[Work to complete]
Carry on the commentary about Alexandria Ocasio-Cortez's MLK Day remarks, starting right after its final sentence.

[Source document]
/---
Last year on MLK day Rep. Alexandria Ocasio-Cortez was interviewed at a public event by Ta-Nehisi Coates and produced some noteworthy soundbites. Perhaps the most newsworthy was this one about the world ending in 12 years: “Millenials and Gen Z and all these folks that came after us are looking up and we’re like ‘The world is going to end in 12 years if we don’t address climate change and your biggest issue is how are we going to pay for it?” That quote made the rounds and AOC later claimed you’d have to have the intelligence of a “sea sponge” to believe she was speaking literally. But that wasn’t the only controversial statement that came out of last year’s event. She also said that the system that allows billionaires to exist was immoral and that America was “dystopian.”
Apparently the organizers know a good thing when they see it so this year AOC was once again being interviewed by Ta-Nehisi Coates on MLK day in front of a crowd of fans (or maybe stans). And once again AOC had pearls of wisdom to offer about capitalism, billionaires, and power. In this first clip, AOC says the Democratic Party is a “center or center-conservative party.” She starts to say “we do not advocate for [Medicare for All]” but quickly realizes that’s not true and revises her sentence. “We can’t even get a floor vote on Medicare for All.” She goes on to say that there are “true believers” in the Democratic Party who think you can “capitalism your way out of poverty.”
Two points about this before we move on: First, the fact that Democratic Socialist Bernie Sanders and Elizabeth Warren are both in the top four candidates for the Democratic nomination suggests the party is not center-right. Their support for single-payer, free college tuition, etc. are not center-right positions.
Second, AOC is wrong about capitalism and poverty. In fact there’s plenty of evidence that capitalism has reduced poverty and increased life expectancy over the past 75 years. So as not to oversimplify the argument, I’d recommend this 12-minute video which presents the argument along with some criticism of it as well.
Moving on, AOC made another direct attack on capitalism. “If Jeff Bezos wants to be a good person he’d turn Amazon into a worker cooperative.” She added, “Not what do I do with all of this money that I have created with this unjust system…If you’re a billionaire that means that you control a massive system…It means that you have a massive labor force under your control and to be ethical if you’re a billionaire today the thing that you need to do is give up control and power.
“So I don’t want your money as much as we want your power. The people, not me.”
\---
[Dataset extract]
/---
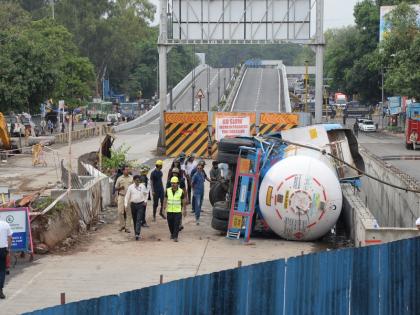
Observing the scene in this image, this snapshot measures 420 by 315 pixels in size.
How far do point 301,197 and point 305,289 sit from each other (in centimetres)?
652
\---
[Expected answer]
I’m sure AOC did mean the people, but I’m also 110% certain she believes she will become a celebrated leader of those same people. So the power may go to “the people” but in AOC’s mind it immediately gets delegated to her. And that’s really the nature of socialists systems. The politicians remove a competing source of power by eliminating corporations run by individuals like Jeff Bezos. Fewer centers of power means more concentrated social and economic power in the hands of people like AOC.
So what’s the bottom line here? When AOC introduced the Green New Deal last year I offered a take that, at the time, I hadn’t seen anywhere else. Here’s what I wrote:
There’s a skeleton key of sorts that makes sense of this odd leftist wish list. It’s called capitalism. Really, making sense of this jumble of a proposal is that simple.
The reason much of the document seems to be aimed at rearranging the economy far beyond the already extreme measures that would be required to fight climate change is, I believe, that AOC sees capitalism as the root of the problem. And if capitalism is the root, then it’s not enough to cut emissions or install more solar panels. What you need is to end capitalism by reducing air travel, giving jobs to people even if they won’t work, guarantee free health care, free college, affordable (government subsidized?) housing, and using whatever’s left to repair historic oppression. Because if you do all of that, there is no capitalism left.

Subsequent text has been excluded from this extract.